Инструкция к заданию.
Подхватите приведенный ниже рассказ о встрече с Мондейлом в Белом доме и продолжите его сразу после последнего предложения.

Ожидая прихода хозяев, мы вдвоем с переводчиком сосредоточенно разглядывали стены, картины и потолки «комнаты Рузвельта». Переводчик был явно раздосадован таким «понижением в должности», без конца повторял, что его обязанность — переводить только «на высшем уровне», на встречах президентов, королей и глав государств, однако забастовку объявить не решался. Я выражал ему всяческое сочувствие. Вошел Мондейл, мы поздоровались и сели за стол, он — справа от меня, на стуле, мы с переводчиком — на диване. Не успели мы обменяться парой фраз, как раздался глухой, быстро нарастающий топот, словно стадо слонов по недосмотру охраны вломилось в Белый дом. Двери стремительно распахнулись, и в комнату ворвалась пресса. Вспышки фотоаппаратов, слепящий свет ламп, десятки телекамер — все это обрушилось на нас, как ураган. Мондейл явно нервничал. Левой половиной рта, обращенной ко мне, он тихо сказал:

— У нас, знаете ли, свободная пресса. Это, знаете, у нас огромная сила.

Я лихорадочно пытался придумать что-нибудь столь же глубокомысленное в ответ, лишь бы не сидеть молча под прицелом всех этих камер. Затем, столь же внезапно, пресса удалилась, отступила к дверям, отстреливаясь на ходу, и скрылась. Стало удивительно тихо. С минуту мы сидели молча, приходя в себя, с глупыми фотографическими улыбками. В глазах все еще стояли вспышки, и мы едва различали друг друга.

Разговор длился довольно долго. В основном говорил я, а вице-президент записывал что-то, изредка прерывая меня вопросами. Мне хотелось объяснить основные особенности советской психологии, непонимание которых обычно приводит к ошибкам и поражениям. Особенно старался я объяснить порочность концепции разрядки, как она тогда понималась обеими сторонами. Нас, всю жизнь проживших в стране, где враждебность к окружающему миру возведена в ранг государственной философии, где каждый школьник знает, что война против «капиталистических» стран (холодная или горячая) никогда ни на минуту не прекращается, больше всего поражает безмятежная успокоенность Запада, граничащая с легкомыслием. Как бы хорошо мы ни были осведомлены о западной жизни, такого мы себе даже представить не могли. Когда это отношение видишь у простых людей — удивляешься, когда у ведущих политиков Запада становится страшно.

— Попробуй понять, что они за люди, — советовали друзья перед этой встречей. — Знаешь, так, по-лагерному прикинь, на каком допросе они раскололись бы.

Боюсь, мое специфическое знание людей оказалось в этом случае мало полезно. Допросы им не предстоят, да личность и вообще мало что значит в современной политике. С обеих сторон работают гигантские машины. Позже я имел возможность познакомиться с помощниками, советниками, разными сенаторами, конгрессменами и их штабами — то есть с «аппаратом». Вывод мой оказался мало утешительным. Вероятно, эти люди получили лучшее образование, чем их советские двойники, они, безусловно, во много раз человечней, но у них явно нет советского опыта жестокой беспринципной борьбы за существование.

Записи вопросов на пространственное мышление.

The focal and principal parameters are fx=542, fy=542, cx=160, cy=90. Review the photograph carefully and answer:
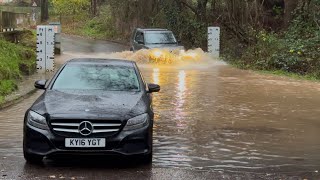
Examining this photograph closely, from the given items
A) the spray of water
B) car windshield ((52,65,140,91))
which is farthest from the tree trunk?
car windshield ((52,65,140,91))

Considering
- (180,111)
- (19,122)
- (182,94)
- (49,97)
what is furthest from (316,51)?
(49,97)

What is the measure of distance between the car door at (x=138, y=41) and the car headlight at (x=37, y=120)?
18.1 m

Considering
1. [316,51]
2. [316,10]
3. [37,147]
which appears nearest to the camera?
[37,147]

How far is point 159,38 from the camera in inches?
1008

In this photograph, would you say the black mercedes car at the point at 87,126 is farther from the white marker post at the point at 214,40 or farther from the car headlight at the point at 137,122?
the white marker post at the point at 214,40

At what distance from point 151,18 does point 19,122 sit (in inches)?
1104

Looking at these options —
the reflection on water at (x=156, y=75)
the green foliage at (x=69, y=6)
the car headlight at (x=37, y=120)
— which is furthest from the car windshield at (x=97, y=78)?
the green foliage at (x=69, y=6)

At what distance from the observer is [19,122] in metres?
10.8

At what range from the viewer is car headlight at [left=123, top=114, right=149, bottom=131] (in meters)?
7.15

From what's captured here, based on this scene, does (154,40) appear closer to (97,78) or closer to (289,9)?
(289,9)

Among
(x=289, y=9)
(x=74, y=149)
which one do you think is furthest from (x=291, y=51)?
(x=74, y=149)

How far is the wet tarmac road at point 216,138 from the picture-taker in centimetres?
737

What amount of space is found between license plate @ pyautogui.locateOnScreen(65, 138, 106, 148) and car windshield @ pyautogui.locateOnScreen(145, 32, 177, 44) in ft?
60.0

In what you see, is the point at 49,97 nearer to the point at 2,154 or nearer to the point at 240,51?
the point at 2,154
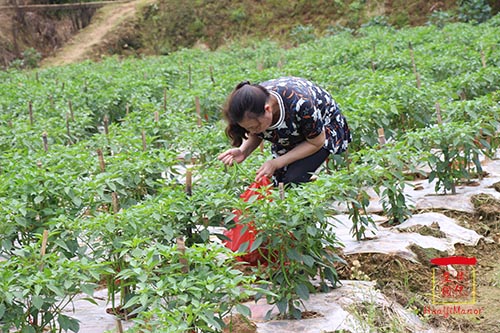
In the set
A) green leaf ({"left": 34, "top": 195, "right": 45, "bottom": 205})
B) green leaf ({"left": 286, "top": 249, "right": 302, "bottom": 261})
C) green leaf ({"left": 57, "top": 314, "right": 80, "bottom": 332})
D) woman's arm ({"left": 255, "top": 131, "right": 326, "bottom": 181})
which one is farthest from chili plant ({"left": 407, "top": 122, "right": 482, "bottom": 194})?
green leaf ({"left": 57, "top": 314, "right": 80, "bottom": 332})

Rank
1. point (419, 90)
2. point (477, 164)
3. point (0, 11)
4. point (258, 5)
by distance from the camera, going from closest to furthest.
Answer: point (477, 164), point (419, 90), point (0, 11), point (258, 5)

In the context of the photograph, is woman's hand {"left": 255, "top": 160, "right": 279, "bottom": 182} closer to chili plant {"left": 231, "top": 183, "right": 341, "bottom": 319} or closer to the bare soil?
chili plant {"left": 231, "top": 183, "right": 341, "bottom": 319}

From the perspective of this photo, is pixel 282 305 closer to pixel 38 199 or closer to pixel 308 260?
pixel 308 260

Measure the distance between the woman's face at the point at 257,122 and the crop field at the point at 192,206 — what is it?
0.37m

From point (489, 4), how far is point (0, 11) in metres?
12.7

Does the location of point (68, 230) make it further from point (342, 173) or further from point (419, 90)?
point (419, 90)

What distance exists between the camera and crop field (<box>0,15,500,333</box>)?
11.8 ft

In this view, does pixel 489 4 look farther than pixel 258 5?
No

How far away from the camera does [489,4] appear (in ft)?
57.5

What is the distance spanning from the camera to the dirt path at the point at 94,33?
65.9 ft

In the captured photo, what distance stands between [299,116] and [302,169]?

Ответ на задание.
Любой чиновник соответствующего уровня, прежде чем добраться до такого поста, должен утопить не один десяток конкурентов, шагать по головам, а то и по трупам, познать все законы подлости, низости. Мы часто удивляемся, как это наши полуграмотные, некультурные вожди, которые зачастую и по-русски-то не могут правильно говорить, ухитряются управлять огромной империей, да еще весь мир в страхе держат. Однако никакой загадки здесь нет, и вовсе не нужно искать «закулисных» правителей. На самом деле ни ума, ни культуры им не нужно. Более того, эти качества только мешали бы. Психологически они относятся к чисто уголовным типам, где хитрость и жизненный опыт — основа успеха. Какому-нибудь «пахану» вовсе не нужно знать Толстого или Шекспира, чтобы держать в кулаке весь лагерь. А вся полувековая история отношений между демократическими странами и СССР поразительно точно повторяет картину взаимоотношений «блатных» и «фрайеров», которых первые систематически грабят и терроризируют на любой пересылке. Аналогия настолько точная, что порой диву даешься. Та же вера в возможность откупиться, задобрить. То же стремление показать свои дружеские намерения, неагрессивность (вплоть до одностороннего разоружения). Главное же — поразительно наивная теория, что если сидеть тихо, не «провоцировать» бандита, старательно отводить глаза в сторону, когда бьют не тебя, то все обойдется благополучно. Все это мы видели сотни раз и как никто другой понимаем обреченность такого поведения.

Западный мир поступил бы гораздо разумнее, назначив вести дела с советскими не дипломатов с гарвардскими дипломами, а старого опытного шерифа из Чикаго, знающего психологию уголовного мира. Но как объяснить все это американскому президенту за пятнадцать минут?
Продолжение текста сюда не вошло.